We need to cherish this! We need to respect this! And we need to stand up – with every fibre of our being – for our own beliefs, and for women all over the world that have yet to reach this state of privilege.

Because feminism and equality still aren’t for everyone. We need to recognise that the right to something closely resembling equality is still only enjoyed by a minority of white Western women. International women’s day, and feminism, are based upon equality – for everyone – including Muslim women, trans women, women of all colours and sexualities. If we don’t truly mean that everyone, regardless of sex, religion, race deserves the same rights, then we got no foundation to stand on.

Even in the West, I wouldn’t say that we’ve reached full equality – women are still generally paid less for the same amount/kind of work, and still in most cases portrayed as the submissive gender. And guys are still frowned upon if they take time off work to be with their kids, which means, conversely, that it’s still the woman who is expected to do it.
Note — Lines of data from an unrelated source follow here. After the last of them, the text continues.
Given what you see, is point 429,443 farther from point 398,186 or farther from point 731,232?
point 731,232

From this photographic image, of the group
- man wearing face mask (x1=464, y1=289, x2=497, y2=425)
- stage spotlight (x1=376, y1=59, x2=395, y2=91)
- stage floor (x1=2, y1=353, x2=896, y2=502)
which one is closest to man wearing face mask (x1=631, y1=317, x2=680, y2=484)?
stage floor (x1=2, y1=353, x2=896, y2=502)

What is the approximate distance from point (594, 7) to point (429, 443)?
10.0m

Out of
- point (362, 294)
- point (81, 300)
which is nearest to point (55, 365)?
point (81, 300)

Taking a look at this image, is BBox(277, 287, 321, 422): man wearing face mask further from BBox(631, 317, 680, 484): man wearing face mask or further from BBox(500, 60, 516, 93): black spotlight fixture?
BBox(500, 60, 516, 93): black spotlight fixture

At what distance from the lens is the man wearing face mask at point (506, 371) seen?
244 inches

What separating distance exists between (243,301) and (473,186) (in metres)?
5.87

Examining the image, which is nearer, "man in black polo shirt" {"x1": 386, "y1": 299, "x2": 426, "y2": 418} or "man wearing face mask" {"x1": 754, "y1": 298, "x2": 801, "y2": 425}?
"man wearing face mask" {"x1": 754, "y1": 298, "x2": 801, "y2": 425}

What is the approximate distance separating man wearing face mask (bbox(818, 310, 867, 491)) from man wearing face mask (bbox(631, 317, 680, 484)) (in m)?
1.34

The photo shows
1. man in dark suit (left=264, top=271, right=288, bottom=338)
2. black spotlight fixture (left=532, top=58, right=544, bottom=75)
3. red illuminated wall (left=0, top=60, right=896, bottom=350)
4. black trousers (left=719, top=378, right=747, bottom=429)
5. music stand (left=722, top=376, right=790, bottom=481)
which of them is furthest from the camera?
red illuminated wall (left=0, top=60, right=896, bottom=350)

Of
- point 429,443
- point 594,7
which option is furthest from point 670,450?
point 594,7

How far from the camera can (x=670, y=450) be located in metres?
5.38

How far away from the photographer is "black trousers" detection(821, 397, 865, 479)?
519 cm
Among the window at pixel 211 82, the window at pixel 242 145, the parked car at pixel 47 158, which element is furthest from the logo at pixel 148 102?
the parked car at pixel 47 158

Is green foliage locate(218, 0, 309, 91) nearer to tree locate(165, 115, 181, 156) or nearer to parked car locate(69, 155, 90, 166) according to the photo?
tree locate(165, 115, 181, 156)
So, yes, we still have a way to go in terms of equality, and 2016 certainly showcased a few scary moments which suggested some of the progress we have made, is at risk of being rowed back.

Yet we should not, cannot, forget those who suffered for everything we are today – just for my right to write this. Now that we have the right, we also have the obligation to honour the battles fought; it is our duty to do this by keeping up the fight. As Gloria Steinem once said: “The story of women’s struggle for equality belongs.. to the collective efforts of all who care about human rights.”